See the upstream JA4 specification.

TLS version

  1. Identify TLS version:
    • if supported_versions extension exists, use the highest version value after GREASE filtering
    • fallback to legacy_version field (aka Protocol Version in JA4 spec)
  2. Output the version:
    • output 10, 11, 12 or 13 for TLS
    • output s2 or s3 for SSL
    • output d1, d2 or d3 for DTLS
    • if the version isn't recognized, output 00

Ignore legacy_record_version (aka Handshake Version in JA4 spec).

GREASE

GREASE (Generate Random Extensions And Sustain Extensibility) is a mechanism where TLS clients advertise fake cipher suites and extensions to prevent servers from becoming dependent on specific values. These placeholder values follow the pattern 0x?A?A (eg, 0x0A0A, 0x1A1A, ..., 0xFAFA).
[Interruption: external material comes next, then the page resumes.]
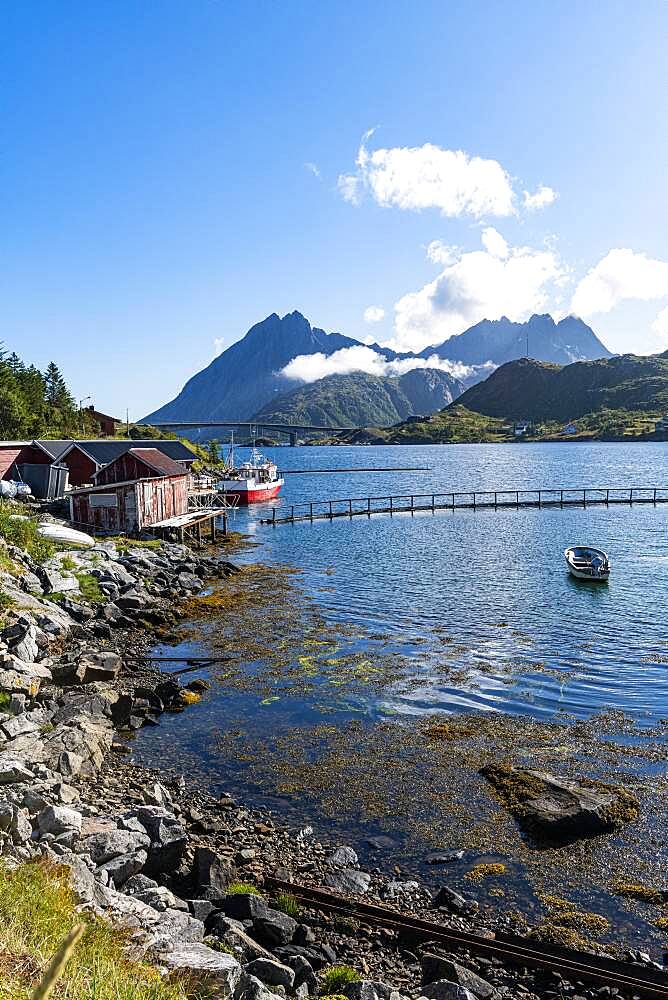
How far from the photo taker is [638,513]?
8188cm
GREASE values must be ignored, otherwise the same client would produce multiple different fingerprints. Filter out GREASE values from:

  • version detection
  • cipher counts and hashes
  • extension counts and hashes

Pass 1 to HAProxy ssl_fc_*_bin() functions to enable GREASE filtering.

ALPN

ALPN (Application-Layer Protocol Negotiation) is a TLS extension that allows clients to indicate which application protocols they support (eg, h2, http/1.1). The JA4 fingerprint captures the first and last characters of the first ALPN value advertised by the client.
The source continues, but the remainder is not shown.